■ PASSAGE TO READ

+++

The first school in Grass township was probably taught by William Thomas near the town of Bloomfield in the year 1821.  He taught here two or three terms and was followed by Thomas Jones.  Jones was probably the most savage of the early wielders of the hickory withe (A twig of willow. -Ed).  It was said he was familiar with only one passage of scripture and that was “Spare the rod and spoil the child.”  He was cross eyed and could whip three or four boys at a time for no one could tell by the way he looked where he was going to strike.  There is a tradition in that neighborhood that Jones could see up and down, front and back and round and round all at the same time.  He was regarded as a very good teacher.

 

Joab Hale taught the first school near Midway in 1830.  Little is known of him.  Owen Davis taught in the township in 1832.  He also taught in Hammond township and elsewhere in the county.  He used the Turkish method of the so-called loud school.  Under this method the pupils not only recited out loud, but each one studied out loud all the time.  It is said that when not engaged in hearing recitations Davis amused himself by playing the violin.  Perhaps a brass band playing all the time would have added to the interest and morale of his school.  Some of the old timers told me that he kept a threshing machine running in his school most of the time.

 

Among the teachers who taught early in the township and did much to improve the schools and deserve especial mention were John D. and Milton M. Cotton, James Bryant and Allen Kincheloe.  These men and a few others whose names I failed to get, kept the school interest alive around and about Bloomfield and Centerville from 1822 to 1835.  Bloomfield had one of the very best of the early schools.  Chrisney was built up around a country cross road school and is now a lively town with good schools.  Centerville was also built up around a country school house and more than one time had aspirations to be the county seat.

 

The first schools in Clay township was taught in the Old Pigeon church by James Bryant.  He taught several schools here and in many other places in the county.  His services were always in demand.  He probably taught more schools in the upper part of the county than any other teacher in the early days.  Many of the old settlers remember him and all spoke of him in the highest terms.  Asel W. Dorsey taught near Buffalo in 1822.  John H. Brown taught near Lincoln City in 1822.  Wm. Crawford taught near Buffalo in the year 1823.  The first school was taught at Santa Claus in 1823 by Shadrack Hall.  He was followed in this school by Jonathan Greathouse.  Hall became sheriff in 1837 and moved to Rockport and died there.  Greathouse was Hall’s father-in-law and a brother to John B. Greathouse, an early settler of Rockport.  It was claimed by some of his descendants that he taught school earlier than the date given, but this could not be verified.  John Prosser and John W. Crooks taught at Santa Claus as well as elsewhere in the upper part of the county.  Schools were taught in Clay City as early as 1825.  Watson, Bryant and Crooks, all taught there.  In 1830 there were five or six good schools taught in Clay township.

 

I know very little about the schools of Huff and Harrison townships.  What information I had on these schools I got from William Huff and John B. Huffman both early settlers of these townships.  Mr. Huff told me that many of the early settlers attended school at Troy, in Perry county, which has one of the best of the early schools taught by such men as Solomon Lamb, David Luce and other well educated men.  I have lost the notes I had on the schools of these townships and will not trust my memory to name any of the early teachers.

+++

■ RAW DATA
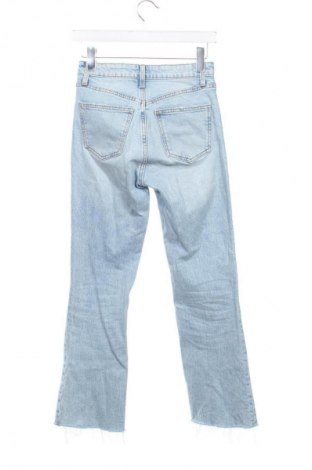 Női farmernadrág Zara, Méret XS, Szín Kék, Ár 11 545 Ft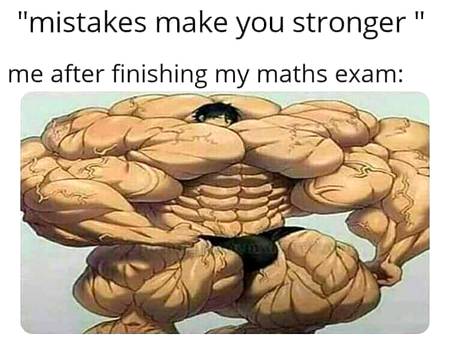 Funny post, fun post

+++

■ USING THE INFORMATION
1/ From the account of early schools above, set down the passage from "Joab Hale taught" up to and including "of the time." word for word.
2/ In the account of early schools, who taught the first school at Santa Claus, and in what year?

■ ANSWERS IN ORDER
1/
Joab Hale taught the first school near Midway in 1830.  Little is known of him.  Owen Davis taught in the township in 1832.  He also taught in Hammond township and elsewhere in the county.  He used the Turkish method of the so-called loud school.  Under this method the pupils not only recited out loud, but each one studied out loud all the time.  It is said that when not engaged in hearing recitations Davis amused himself by playing the violin.  Perhaps a brass band playing all the time would have added to the interest and morale of his school.  Some of the old timers told me that he kept a threshing machine running in his school most of the time.

2/ Shadrack Hall taught it in 1823.